#### [LIST OF TASKS]
- a) Reproduce the section of the Foxconn factory article from "The pay is so" to "living is cheaper.", word for word.
- b) In the Foxconn factory article, what monthly salary do workers say production jobs at the factory start at?
- c) Continue the article on the Foxconn factory in Zhengzhou from the point at which it ends.

#### [EXCERPTED TEXT]
══════════

Because there are tons of factory jobs and the job itself is repetitive, you don't have to think, she said. You just go to work and get paid.

"There's more pressure running your own business," she said. "I have to think about what I'm missing. I have to worry if business isn't good."

Liu worries a lot about business. This year, the factory seems quieter than usual, she said. Half of the businesses in the makeshift village are closed, as the district is scheduled for demolition by the end of the year. But even with less competition, Liu and her husband are making a fraction of what they did in 2014, 2015, and 2016.

Liu estimated that the factory, at this time of year, usually has 120,000 employees. This year, it seems like there is half that, she said.

By way of evidence, Liu motions to trays of pre-made food behind a deli counter. Two years ago, she said, all that food would be sold half an hour after she opened in the morning, even during the slow months. We were there around 2 p.m., after lunch, and the trays were still more than half-full.

Liu used to be so busy she could had to have 6 full-time employees. Now, she is down to two.

The threat of demolition has scared most of the vendors and restaurant owners out of the makeshift village. Many were afraid they would pay the landlord rent for the year and be unable to get it back when the demolition trucks arrive, Liu said.

No one is positive what will replace the village, but Liu has heard rumors that the government wants to turn the scrub lands around the factory into gardens. A new airport is situated next to the factory. No one wants to look at a shanty village and dirt when they fly in.

When we asked what Liu would do when the bulldozers came, she smiled as though we had asked about the weather.

"I guess we'll move somewhere else, set up our restaurant, and do the same thing," Liu said.

Everyday, new workers show up to work at the factory. As we sat near the entrance of the campus, it seemed like every few minutes, a new person arrived via taxi or bus with a large suitcase and a shopping bag of food. Some arrive with a job already secured, while others show up in the hopes that nearby recruiting agencies can secure them an interview.

Most workers that arrive know about the factory's reputation for long hours and constant overtime. There are tons of factories to work at in China. Most come to Foxconn, specifically for the overtime, not in spite of it.

"Usually, workers don't come unless there is the opportunity for overtime. They want the higher salaries," Liu explained.

While almost everyone in the area works for Foxconn, you can tell who works on production by the blue and red vests emblazoned with employee numbers. Foxconn workers told Business Insider that salaries at the factory start around 1,900 RMB per month ($298).

The pay is so low that the Chinese government does not take out any payroll taxes from factory workers' salaries, according to BBC.

Foxconn's pay, according to the workers that we spoke to, is better than most other non-skilled jobs in China.

The pay at the Zhengzhou factory is lower than that of the one in Shenzhen, but, the workers said, many prefer to work in Zhengzhou because it is closer to their hometowns and the cost of living is cheaper.

══════════

#### [INFORMATION SUPPLIED]
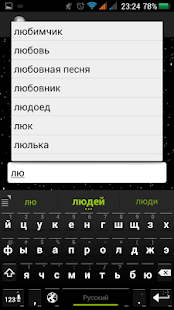 How to mod Сонник 1.0 apk for pc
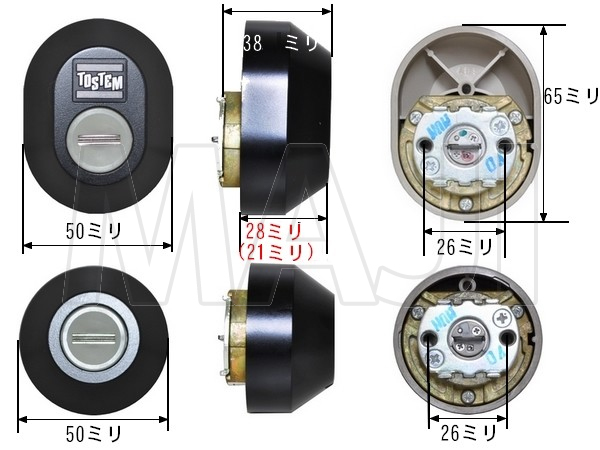 トステムDN（PS）シリンダー Z-1A3-DCTC Z-1A3-DDTC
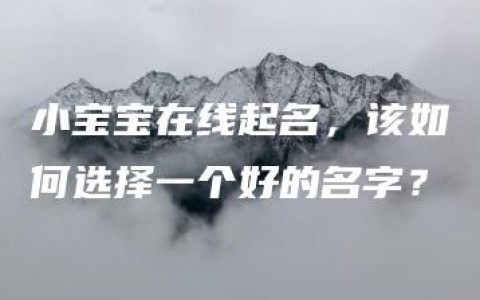 小宝宝在线起名，该如何选择一个好的名字？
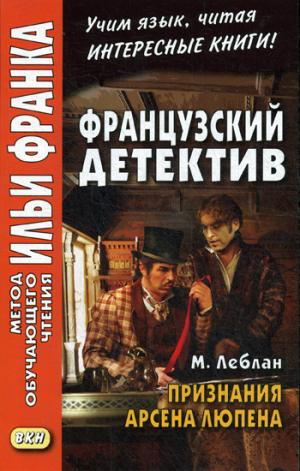 Французский детектив. М. Леблан. Признания Арсена Люпена = Maurice Leblanc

══════════

#### [ANSWERS FOR EACH ITEM]
- a)
The pay is so low that the Chinese government does not take out any payroll taxes from factory workers' salaries, according to BBC.

Foxconn's pay, according to the workers that we spoke to, is better than most other non-skilled jobs in China.

The pay at the Zhengzhou factory is lower than that of the one in Shenzhen, but, the workers said, many prefer to work in Zhengzhou because it is closer to their hometowns and the cost of living is cheaper.

- b) Around 1,900 RMB per month ($298).

- c)
Most workers can raise their salaries up to 4,300 RMB ($676) by taking on as much as 60 hours of overtime per week. Chinese law limits overtime to 36 hours a month, but many reports suggest that workers take on much more during peak production periods.

60 hours of overtime comes out to a 14-hour workday, seven days a week.

"Most people want to work overtime. If you have something to do, maybe you don't do overtime. If you don't have anything to do, you'll probably work overtime," said a 27-year-old factory worker whose family name is Zhang.

After a 45-day probationary period, base salaries can rise to anywhere between 2500 RMB to 3200 RMB ($393-$503). Still, the pay in 2018 seemed to be identical to the base wage at the factory reported by Recode in 2015.

Workers who are willing to take on the night shift can see their monthly salary rise to as much as 5,000 RMB ($786), including overtime.

The nonprofit Students and Scholars Against Corporate Misbehavior estimate that the living wage for iPhone workers should be around 4131 RMB ($650), which means that workers practically need to take on tons of overtime to make ends meet.

At 5 p.m., the day shift ends and workers stream out of the factory's gates. Because it is still the low season, there is not that much overtime. The street becomes clogged with people, cars, motorbikes, and buses. Vendors set up shop along the road to get the business of the thousands heading home.

A short walk away is one of the sprawling dormitory complexes built outside the factory that workers have dubbed "iPhone City." There are a dozen or more 10 or 12-story apartment buildings. Small businesses that cater to the workers line the streets. "There is everything the workers could want in this area. Food, massages, movies, everything," Ma, a 25-year-old masseuse from Zhengzhou who moved to the area last year, told Business Insider.

Like the makeshift restaurant district just outside the factory gates, the complex moves to the rhythms of the factory. When we walked in around 3 p.m., the area was deserted. Most of the shops were closed. Business owners were sleeping in the backs of their cars, taking a break before the factory let out in a few hours.

Just a few hours later, the town had sprung to life. There were street vendors selling socks, smartphone cases, and clothes, as well as mobile phone companies and banks offering services to workers getting off shift.

Farmers from nearby villages try to sell their fruit and vegetables to the workers as well.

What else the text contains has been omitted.